Un’operazione ingente di contrasto alla criminalità organizzata, messa a segno dai finanzieri del Comando provinciale di Bari – con il supporto del locale Reparto operativo aeronavale e del gruppo Pronto impiego – su richiesta della locale Direzione distrettuale antimafia: in carcere finiscono 22 soggetti (alcuni già detenuti per altra causa) residenti nella provincia di Bari. In totale gli indagati sono 69, per i reati di associazione di tipo mafioso, associazione finalizzata al traffico di sostanze stupefacenti o psicotrope, nonché produzione, traffico e detenzione illecita delle stesse, trasferimento fraudolento di valori e tentato omicidio di tre soggetti, tutti delitti aggravati dall’agevolazione mafiosa. Tra gli arrestati anche un ‘sacerdote’: non un prete, ma un incaricato a celebrare i riti di affiliazione, ruolo identificato all’interno dei clan proprio con il termine sacerdote.

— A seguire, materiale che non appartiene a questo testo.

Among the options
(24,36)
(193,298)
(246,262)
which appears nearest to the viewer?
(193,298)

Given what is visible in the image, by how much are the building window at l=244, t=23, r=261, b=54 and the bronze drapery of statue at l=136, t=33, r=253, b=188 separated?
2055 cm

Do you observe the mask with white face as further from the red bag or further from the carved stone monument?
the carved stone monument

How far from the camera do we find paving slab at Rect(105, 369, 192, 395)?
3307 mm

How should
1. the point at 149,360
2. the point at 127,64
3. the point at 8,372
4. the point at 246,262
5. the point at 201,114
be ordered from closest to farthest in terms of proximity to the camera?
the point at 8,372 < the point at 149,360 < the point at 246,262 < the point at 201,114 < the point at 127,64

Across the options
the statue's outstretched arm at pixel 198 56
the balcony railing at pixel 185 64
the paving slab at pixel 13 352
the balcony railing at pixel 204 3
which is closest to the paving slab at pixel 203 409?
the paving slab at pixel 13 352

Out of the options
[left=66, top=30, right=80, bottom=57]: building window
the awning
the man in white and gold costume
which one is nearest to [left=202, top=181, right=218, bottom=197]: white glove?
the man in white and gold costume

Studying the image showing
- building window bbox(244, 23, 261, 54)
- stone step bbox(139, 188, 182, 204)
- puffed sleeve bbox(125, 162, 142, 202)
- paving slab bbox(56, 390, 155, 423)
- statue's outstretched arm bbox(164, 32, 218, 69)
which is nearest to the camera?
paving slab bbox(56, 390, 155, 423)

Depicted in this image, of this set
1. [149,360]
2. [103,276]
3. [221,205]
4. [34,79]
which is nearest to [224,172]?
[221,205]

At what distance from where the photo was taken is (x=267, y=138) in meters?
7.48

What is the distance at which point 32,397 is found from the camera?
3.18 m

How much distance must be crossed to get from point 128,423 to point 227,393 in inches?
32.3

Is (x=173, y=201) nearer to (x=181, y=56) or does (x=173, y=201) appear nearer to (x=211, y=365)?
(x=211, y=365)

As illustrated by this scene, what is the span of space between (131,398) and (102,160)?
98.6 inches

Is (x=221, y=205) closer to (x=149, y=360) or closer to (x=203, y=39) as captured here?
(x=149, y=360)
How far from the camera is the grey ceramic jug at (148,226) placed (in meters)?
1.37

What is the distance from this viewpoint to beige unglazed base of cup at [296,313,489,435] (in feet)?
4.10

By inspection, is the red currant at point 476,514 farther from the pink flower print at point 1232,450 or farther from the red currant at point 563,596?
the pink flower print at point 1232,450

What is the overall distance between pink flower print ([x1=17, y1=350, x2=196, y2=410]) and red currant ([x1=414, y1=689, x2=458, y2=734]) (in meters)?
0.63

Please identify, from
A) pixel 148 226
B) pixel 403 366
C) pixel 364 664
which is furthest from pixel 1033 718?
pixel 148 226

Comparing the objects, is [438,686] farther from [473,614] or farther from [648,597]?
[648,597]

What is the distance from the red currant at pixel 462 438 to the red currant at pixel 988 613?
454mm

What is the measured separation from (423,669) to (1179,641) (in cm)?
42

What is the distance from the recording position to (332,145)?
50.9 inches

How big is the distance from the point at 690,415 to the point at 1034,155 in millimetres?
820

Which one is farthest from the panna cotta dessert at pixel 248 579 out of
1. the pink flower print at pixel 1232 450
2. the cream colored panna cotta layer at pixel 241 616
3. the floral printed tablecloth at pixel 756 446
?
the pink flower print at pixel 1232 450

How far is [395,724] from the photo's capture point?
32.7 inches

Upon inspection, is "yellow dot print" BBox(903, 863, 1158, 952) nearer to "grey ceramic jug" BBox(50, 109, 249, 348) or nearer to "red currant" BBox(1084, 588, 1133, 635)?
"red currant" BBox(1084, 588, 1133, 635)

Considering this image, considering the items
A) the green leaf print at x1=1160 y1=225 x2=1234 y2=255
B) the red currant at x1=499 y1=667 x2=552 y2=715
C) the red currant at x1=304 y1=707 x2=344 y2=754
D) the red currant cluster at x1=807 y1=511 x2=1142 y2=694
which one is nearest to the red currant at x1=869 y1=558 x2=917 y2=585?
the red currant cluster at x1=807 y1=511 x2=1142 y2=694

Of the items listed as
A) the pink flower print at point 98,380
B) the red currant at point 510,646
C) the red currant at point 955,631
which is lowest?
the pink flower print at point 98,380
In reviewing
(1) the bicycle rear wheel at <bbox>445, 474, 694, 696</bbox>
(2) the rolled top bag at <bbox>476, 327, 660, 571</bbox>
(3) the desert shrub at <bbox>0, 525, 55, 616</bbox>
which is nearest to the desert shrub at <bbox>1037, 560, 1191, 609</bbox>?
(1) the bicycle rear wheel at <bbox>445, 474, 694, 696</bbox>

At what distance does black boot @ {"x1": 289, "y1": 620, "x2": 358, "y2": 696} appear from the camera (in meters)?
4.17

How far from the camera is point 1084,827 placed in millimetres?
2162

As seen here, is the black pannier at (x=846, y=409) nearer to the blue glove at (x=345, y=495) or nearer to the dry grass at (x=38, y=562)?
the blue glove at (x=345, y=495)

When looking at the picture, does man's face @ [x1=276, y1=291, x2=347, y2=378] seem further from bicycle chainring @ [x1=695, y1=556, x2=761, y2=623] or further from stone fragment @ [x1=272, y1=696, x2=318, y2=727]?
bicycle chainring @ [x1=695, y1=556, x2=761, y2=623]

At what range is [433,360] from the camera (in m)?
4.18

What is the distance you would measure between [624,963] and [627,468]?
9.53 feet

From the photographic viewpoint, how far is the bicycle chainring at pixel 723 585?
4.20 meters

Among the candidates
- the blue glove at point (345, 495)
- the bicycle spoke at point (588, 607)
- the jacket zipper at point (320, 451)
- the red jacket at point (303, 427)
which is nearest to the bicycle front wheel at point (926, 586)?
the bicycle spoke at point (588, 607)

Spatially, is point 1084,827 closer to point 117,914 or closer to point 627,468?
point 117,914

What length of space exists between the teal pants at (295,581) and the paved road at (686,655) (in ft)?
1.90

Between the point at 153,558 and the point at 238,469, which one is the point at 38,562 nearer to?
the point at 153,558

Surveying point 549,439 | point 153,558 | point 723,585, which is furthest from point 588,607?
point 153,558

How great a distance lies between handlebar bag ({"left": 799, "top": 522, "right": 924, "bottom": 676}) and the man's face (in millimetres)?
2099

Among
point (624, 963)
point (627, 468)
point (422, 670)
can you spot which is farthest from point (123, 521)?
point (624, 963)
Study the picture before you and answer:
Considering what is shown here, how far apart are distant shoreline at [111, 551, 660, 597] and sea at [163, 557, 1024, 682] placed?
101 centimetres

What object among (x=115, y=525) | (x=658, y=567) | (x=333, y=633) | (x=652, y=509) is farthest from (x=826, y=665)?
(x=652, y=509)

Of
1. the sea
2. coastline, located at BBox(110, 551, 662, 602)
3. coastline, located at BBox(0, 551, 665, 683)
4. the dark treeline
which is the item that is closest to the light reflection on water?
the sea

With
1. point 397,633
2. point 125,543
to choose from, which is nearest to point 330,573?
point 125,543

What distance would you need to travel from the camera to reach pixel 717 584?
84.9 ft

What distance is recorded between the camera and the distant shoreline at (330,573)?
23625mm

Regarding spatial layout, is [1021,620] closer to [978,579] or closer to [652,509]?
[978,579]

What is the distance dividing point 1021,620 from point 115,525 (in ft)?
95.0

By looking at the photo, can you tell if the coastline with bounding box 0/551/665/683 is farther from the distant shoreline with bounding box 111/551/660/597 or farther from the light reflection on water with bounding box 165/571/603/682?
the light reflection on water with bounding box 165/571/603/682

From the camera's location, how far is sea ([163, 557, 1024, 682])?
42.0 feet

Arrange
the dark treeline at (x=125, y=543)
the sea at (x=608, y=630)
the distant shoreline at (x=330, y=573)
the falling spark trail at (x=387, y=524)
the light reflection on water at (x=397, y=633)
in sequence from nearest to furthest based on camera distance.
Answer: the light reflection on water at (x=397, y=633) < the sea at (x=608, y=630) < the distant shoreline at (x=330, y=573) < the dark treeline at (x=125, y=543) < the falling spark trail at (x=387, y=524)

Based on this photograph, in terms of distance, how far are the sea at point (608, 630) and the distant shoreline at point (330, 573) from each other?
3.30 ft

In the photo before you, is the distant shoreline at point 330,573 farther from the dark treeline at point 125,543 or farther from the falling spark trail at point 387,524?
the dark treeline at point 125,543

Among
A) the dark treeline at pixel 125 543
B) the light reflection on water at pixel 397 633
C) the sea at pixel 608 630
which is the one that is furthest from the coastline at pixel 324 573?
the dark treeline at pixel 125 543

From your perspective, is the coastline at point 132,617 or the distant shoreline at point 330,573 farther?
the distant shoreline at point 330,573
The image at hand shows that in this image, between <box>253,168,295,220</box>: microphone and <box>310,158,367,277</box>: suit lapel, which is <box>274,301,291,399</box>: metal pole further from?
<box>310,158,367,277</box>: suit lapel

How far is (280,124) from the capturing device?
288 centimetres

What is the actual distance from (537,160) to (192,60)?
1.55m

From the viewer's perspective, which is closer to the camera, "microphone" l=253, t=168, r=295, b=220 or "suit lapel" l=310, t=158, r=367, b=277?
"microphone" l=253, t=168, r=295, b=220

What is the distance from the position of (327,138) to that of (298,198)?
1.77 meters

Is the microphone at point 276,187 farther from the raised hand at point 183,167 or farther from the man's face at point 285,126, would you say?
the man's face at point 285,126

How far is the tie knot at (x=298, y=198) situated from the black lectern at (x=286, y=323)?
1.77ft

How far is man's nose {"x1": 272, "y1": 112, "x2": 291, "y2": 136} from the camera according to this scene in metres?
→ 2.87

L’operazione ha permesso di svelare l’esistenza e l’operatività del clan Misceo, che dalla città di Noicattaro estendeva le sue attività illecite nei paesi limitrofi (Gioia del Colle, Triggiano, Capurso, Bari, Fasano), e che aveva la sede decisionale nel carcere di Napoli-Secondigliano. Il boss del clan Giuseppe Misceo, infatti, proprio dal carcere aveva sviluppato un sistema di comunicazione con l’esterno, avvalendosi anche di telefoni cellulari usati abusivamente, e da lì riusciva a gestire la cassa comune, a provvedere all’assistenza economica degli associati detenuti, e a promuovere il traffico di droga. Sul territorio, l’organizzazione riusciva a esercitare il controllo con modalità tipicamente mafiose, attraverso la presenza dei propri affiliati nelle zone nevralgiche di Noicattaro: “Una presenza ostentata – precisa la Guardia di finanza – in zone molto frequentate dalla popolazione, generando l’assoggettamento e l’omertà dei cittadini, allo scopo di poter liberamente condurre attività illecite, nonché controllando, attraverso prestanome, alcune attività economiche”.
L’associazione di tipo mafioso aveva a disposizione armi, mezzi finanziari e strumentali, oltre a una “cassa comune” e a una vera e propria “contabilità d’impresa”. Aveva inoltre ingaggiato una sfida armata con il clan rivale Annoscia, che operava nello stesso territorio, per occupare illecitamente un alloggio di edilizia popolare alla morte del legittimo assegnatario, e pure per il controllo delle piazze di spaccio. L’esito di questa sfida è stato un duplice tentato omicidio avvenuto il 3 marzo 2021, nella piazza principale di Noicattaro. Per questa vicenda, nell’ambito dell’operazione conclusa nella mattinata del primo aprile, i carabinieri della compagnia di Triggiano hanno eseguito un’ordinanza di custodia cautelare in carcere a Lecce e Vasto (Chieti), nei confronti di quattro soggetti: sono ritenuti responsabili di “tentato omicidio in concorso e porto abusivo di armi da sparo”, con l’aggravante del metodo mafioso. Furono loro a sparare il 3 marzo 2021 in piazza a Noicattaro, ai danni di due persone vicine al clan Misceo: furono sparati otto colpi di arma da fuoco a Luca Belfiore, 26enne originario del posto (colpito al fianco e al gomito) e al compaesano 46enne Luciano Saponaro (colpito alla schiena).
Le indagini, condotte attraverso l’acquisizione delle immagini dei sistemi di videosorveglianza, di testimonianze e resoconti di collaboratori di giustizia, hanno permesso di far luce sull’accaduto: sono stati quindi individuati tre soggetti del clan Annoscia, e il quarto è il capoclan, ritenuto mandante del tentato omicidio. I motivi legati alla sparatoria sono da ricondurre proprio all’occupazione abusiva della casa popolare – oggetto di contesa fra i clan – e poi all’attività delle piazze di spaccio di Noicattaro. A seguito della sparatoria tra le due consorterie mafiose, chiamato a dirimere la controversia, sarebbe stato il boss barese del clan Parisi/Palermiti, il quale avrebbe imposto una pax mafiosa, al fine di evitare che la recrudescenza di azioni violente potesse provocare una più incisiva presenza delle forze dell’ordine sul territorio precludendo il sistematico rifornimento di sostanze stupefacenti dal medesimo clan di Japigia.